Cette réforme s’appuie sur un vaste processus de consultation impliquant 29 administrations et plus d’une centaine d’experts. Son objectif ? Professionnaliser l’accès aux postes stratégiques et combler les besoins en compétences critiques, notamment dans les secteurs liés à la souveraineté et à la sécurité nationale.
Une mesure saluée par les jeunes diplômés sans emploi
Les réactions des Gabonais face à cette annonce sont aussi variées que les parcours des citoyens. Emmanuel Ekogue, retraité, exprime son scepticisme : « Relever l’âge de 25 à 40 ans ne suffit pas. C’est précisément cette tranche d’âge qui concentre le plus de diplômés sans opportunité. Il fallait aller plus loin. »
À l’inverse, Serges Madoungou, en quête d’emploi, y voit une réelle opportunité : « L’âge n’a aucune importance, c’est la compétence qui compte. Si l’effort est au rendez-vous, cette réforme peut changer la donne. »
Les professionnels de la psychologie et du travail saluent un espoir pour la jeunesse
Ndembi Moukouama, psychologue du travail, se réjouit de cette avancée : « Cette réforme est une lumière au bout du tunnel pour des milliers de jeunes Gabonais. Beaucoup ont accumulé des années d’études sans jamais décrocher un poste stable. »

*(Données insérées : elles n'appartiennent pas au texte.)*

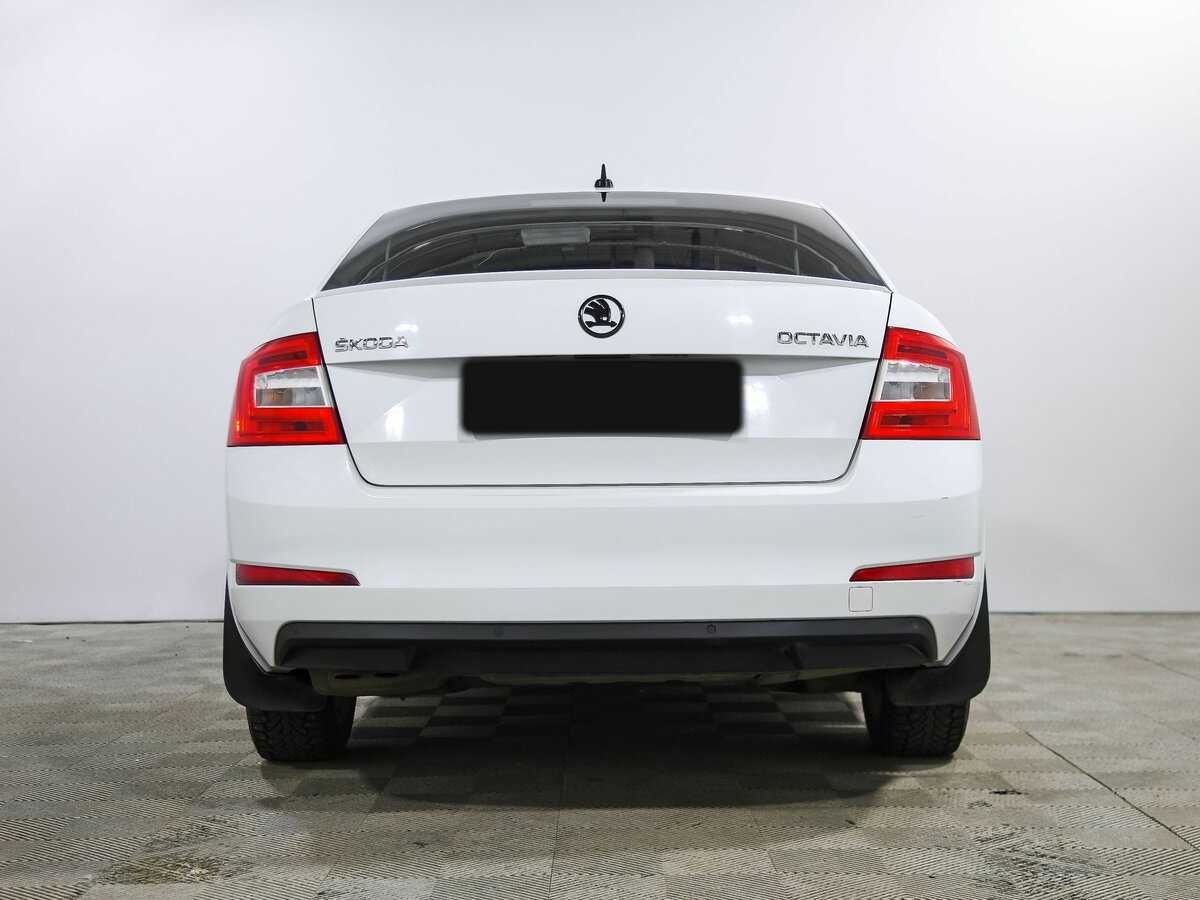 Skoda Octavia б/у, 2016, Роботизированная. Фото: #3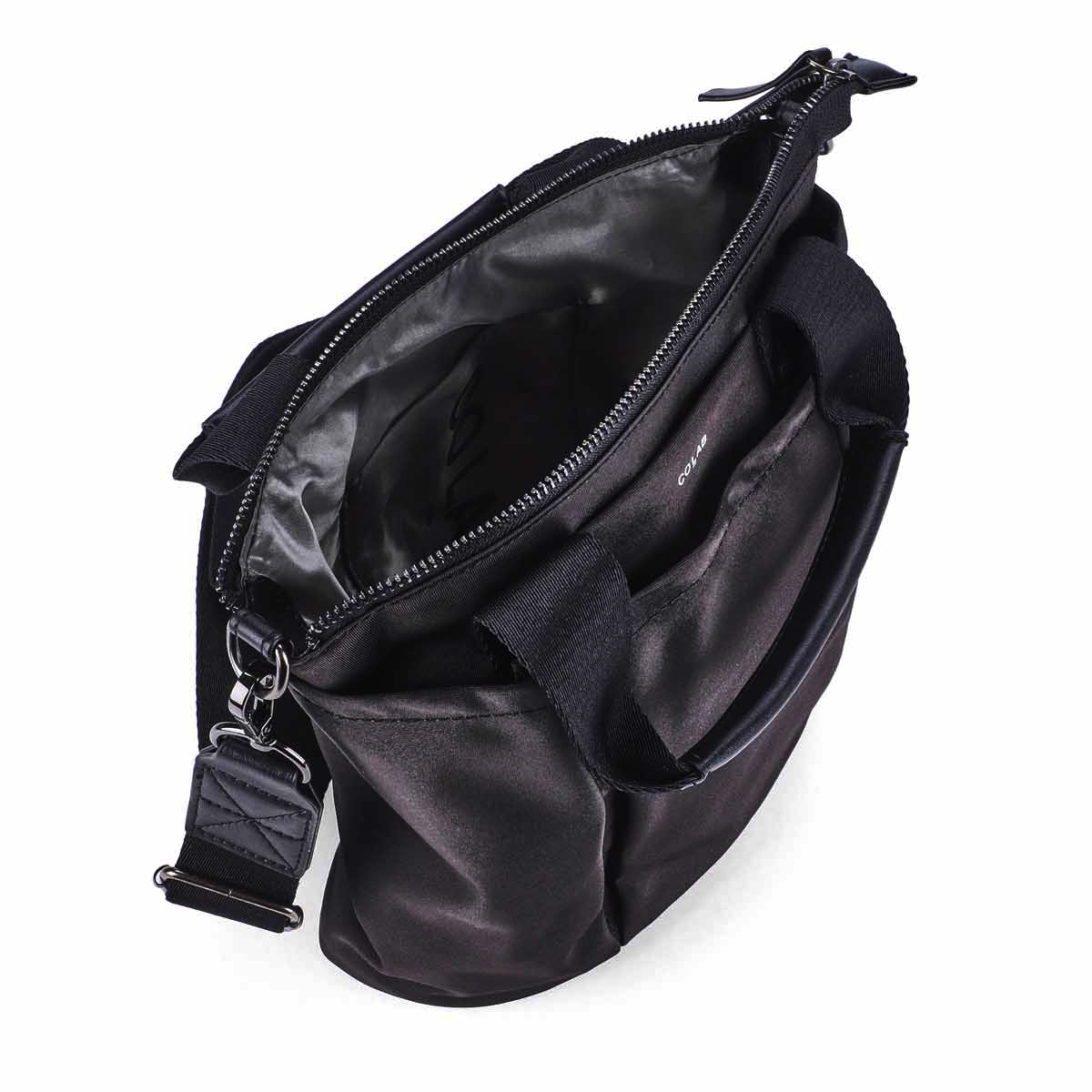 Women's Ivy Market Crossbody Bag - Black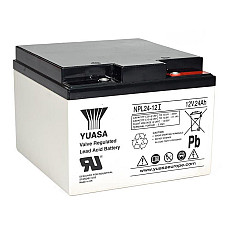 Baterie UPS 12V/  24AH Yuasa NPL24-..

Lilian Obiang, travailleur indépendant, renchérit : « Depuis trop longtemps, les recrutements directs dans la fonction publique par concours étaient une exception. Pousser l’âge limite à 40 ans redonne une chance à ceux qui désespéraient. »
Les réserves des fonctionnaires en poste
Si les demandeurs d’emploi y voient une aubaine, certains agents publics expriment des craintes légitimes. Jean-Baptiste Nzogho, fonctionnaire au ministère de l’Éducation nationale depuis deux décennies, partage son inquiétude : « Je comprends l’intention, mais recruter jusqu’à 40 ans signifie que ces agents n’auront qu’une vingtaine d’années de carrière avant la retraite, fixée à 62 ans. Est-ce suffisant pour former des cadres performants et justifier l’investissement de l’État ? Et que dire de l’impact sur la masse salariale, déjà colossale ? »
Un rééquilibrage des âges sous haute tension
Cette réforme intervient dans un contexte où l’âge légal de départ à la retraite des fonctionnaires civils a été repoussé de 60 à 62 ans en début d’année. Une décision qui soulève une question cruciale : comment concilier un élargissement des recrutements avec un allongement de la durée active ?
Un observateur averti résume la situation : « Exclure des profils expérimentés de 35 ou 37 ans devenait insoutenable pour l’administration. Mais aujourd’hui, la pression est double : moderniser les services publics tout en maîtrisant les dépenses. »
Reste à savoir si ce nouveau cadre permettra à l’État gabonais de concilier ambition et rigueur budgétaire.